Written task - Rewrite the records below as a Markdown table with the columns "No." and "Text," one line per row and blank lines omitted. Include only the lines from the one containing "What is the measured gap" through the end of the records, inclusive.

[BEGIN]

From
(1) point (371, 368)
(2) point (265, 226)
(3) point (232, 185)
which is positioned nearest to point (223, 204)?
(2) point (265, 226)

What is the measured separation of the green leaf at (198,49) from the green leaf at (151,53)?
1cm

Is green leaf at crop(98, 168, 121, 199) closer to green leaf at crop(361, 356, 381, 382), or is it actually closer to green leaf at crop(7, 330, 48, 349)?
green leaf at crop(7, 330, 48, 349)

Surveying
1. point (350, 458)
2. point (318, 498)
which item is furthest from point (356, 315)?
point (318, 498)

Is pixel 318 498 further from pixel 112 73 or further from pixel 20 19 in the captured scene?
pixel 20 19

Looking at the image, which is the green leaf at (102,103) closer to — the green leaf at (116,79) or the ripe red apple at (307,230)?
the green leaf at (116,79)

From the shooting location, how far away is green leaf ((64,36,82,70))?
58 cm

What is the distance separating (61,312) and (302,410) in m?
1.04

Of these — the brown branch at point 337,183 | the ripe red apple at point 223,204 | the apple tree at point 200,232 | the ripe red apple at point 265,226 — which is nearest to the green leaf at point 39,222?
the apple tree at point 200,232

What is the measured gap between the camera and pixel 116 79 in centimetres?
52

[END]

Answer to this exercise -
| No. | Text |
|---|---|
| 1 | What is the measured gap between the camera and pixel 116 79 in centimetres? |
| 2 | 52 |